More often than not, she skewed her schedule later in the afternoon when the sun was already low and bleak shadows stretched across the snowy hills. Enzo had told her that the walking dead might be glimpsed only in the deepest cold and only in the dimmest light. But she also knew that the spirit had to choose to visit, and so far none had chosen to visit her. Not even Sister Ariel. She had no great desire to meet a ghost, but it was the one truly intriguing aspect to this foreign land. And yet that too seemed to be denied to her.
The sky was black as jet when she returned to the house by way of the stables. Beneath the brilliant winter stars she glanced over the horses and then entered the pen in the rear through the heavy leather curtain. Inside she found Atoq sleeping on a thick bed of hay, twisted and rolled mostly onto his back with his great furry belly exposed. He was all soft browns and warm blacks flecked with the odd patch of white, his hide wrapped tightly over layers of heavy muscle, most of it concentrated on his huge shoulders and neck. The enormous fanged cat had curled up against the wall opposite the stabler’s stove for warmth and the glistening red stain on the floor told her that Atoq had been fed within the last hour. Whatever regret she had about confining the hunting beast faded when she saw him sleeping contentedly on his bed. After all, his life back in the Empire would have been no more or less comfortable.

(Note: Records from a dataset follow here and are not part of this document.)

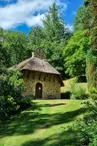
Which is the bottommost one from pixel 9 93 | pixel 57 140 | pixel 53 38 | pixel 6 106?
pixel 57 140

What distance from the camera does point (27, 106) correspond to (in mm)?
25391

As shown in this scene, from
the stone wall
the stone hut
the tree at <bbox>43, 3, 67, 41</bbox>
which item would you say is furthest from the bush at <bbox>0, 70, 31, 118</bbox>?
the tree at <bbox>43, 3, 67, 41</bbox>

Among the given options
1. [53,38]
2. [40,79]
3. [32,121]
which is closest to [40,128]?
[32,121]

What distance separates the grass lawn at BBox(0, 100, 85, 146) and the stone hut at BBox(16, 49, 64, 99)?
16.1 meters

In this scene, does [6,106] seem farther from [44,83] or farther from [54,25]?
[54,25]

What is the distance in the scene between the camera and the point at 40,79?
133 ft

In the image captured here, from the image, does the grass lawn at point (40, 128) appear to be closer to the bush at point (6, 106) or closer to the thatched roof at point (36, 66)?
the bush at point (6, 106)

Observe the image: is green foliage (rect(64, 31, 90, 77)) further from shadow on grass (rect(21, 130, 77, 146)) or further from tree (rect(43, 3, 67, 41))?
shadow on grass (rect(21, 130, 77, 146))

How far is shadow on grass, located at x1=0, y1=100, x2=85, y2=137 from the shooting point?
16.9 m

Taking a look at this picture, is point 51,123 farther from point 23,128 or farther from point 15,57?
point 15,57

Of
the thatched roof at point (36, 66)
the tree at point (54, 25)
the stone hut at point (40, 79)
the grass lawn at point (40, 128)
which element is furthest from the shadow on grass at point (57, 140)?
the tree at point (54, 25)

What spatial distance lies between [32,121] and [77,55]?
106 ft

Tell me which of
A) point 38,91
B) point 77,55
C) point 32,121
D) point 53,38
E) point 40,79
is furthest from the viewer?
point 53,38

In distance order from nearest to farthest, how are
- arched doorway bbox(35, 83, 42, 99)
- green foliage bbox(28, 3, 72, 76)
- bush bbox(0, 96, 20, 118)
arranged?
bush bbox(0, 96, 20, 118) → arched doorway bbox(35, 83, 42, 99) → green foliage bbox(28, 3, 72, 76)
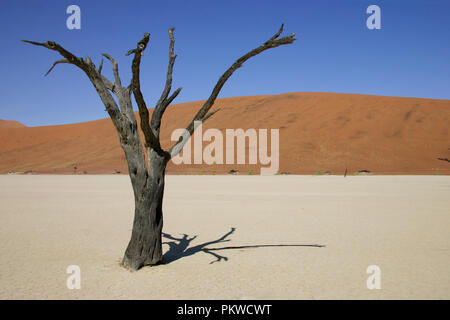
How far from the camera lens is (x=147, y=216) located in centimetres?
457

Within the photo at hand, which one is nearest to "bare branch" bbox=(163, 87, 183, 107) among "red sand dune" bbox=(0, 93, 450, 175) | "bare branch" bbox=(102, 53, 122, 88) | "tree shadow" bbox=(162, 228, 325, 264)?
"bare branch" bbox=(102, 53, 122, 88)

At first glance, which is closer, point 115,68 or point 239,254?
point 115,68

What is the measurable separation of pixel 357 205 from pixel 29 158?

But across from the cat stood her feathered mount, the hatun-anka Wayra. The massive bird hovered by the narrow window, gazing out over the hills, her talons clicking softly on the stone floor, tiny chirps and hisses escaping through her hatchet-like beak. Her head and neck rustled with blue-green plumes, but her eyes were ringed in bright red feathers, and in the darkness she appeared as a bloody-eyed demon. She held her short wings tight against her sides and stood in a wide-legged stance, tensed as though ready to sprint through the jungles as she once had. Wayra turned and blinked at her mistress, then shuffled around and dipped her plumed head to receive Qhora’s gentle caresses.
Atoq may have been content to lie on the floor and bask in the glow of a full belly and a warm bed, but Wayra needed more than food and water. She needed to run. Time and again, Qhora had tried to find roads or trails where they might ride alone, far from the people of Madrid. But there was always someone on the road who would see them and run away screaming, to be followed by a visit from the local constabulary who required endless promises from Enzo that the bird would be kept under lock and key. And they couldn’t travel cross-country, at least not in the snow. Wayra had learned to run on the rocky mountain slopes and dense jungle floors, but the slippery ice and unreliable snow mounds made her uncertain, which made her angry, which made her dangerous.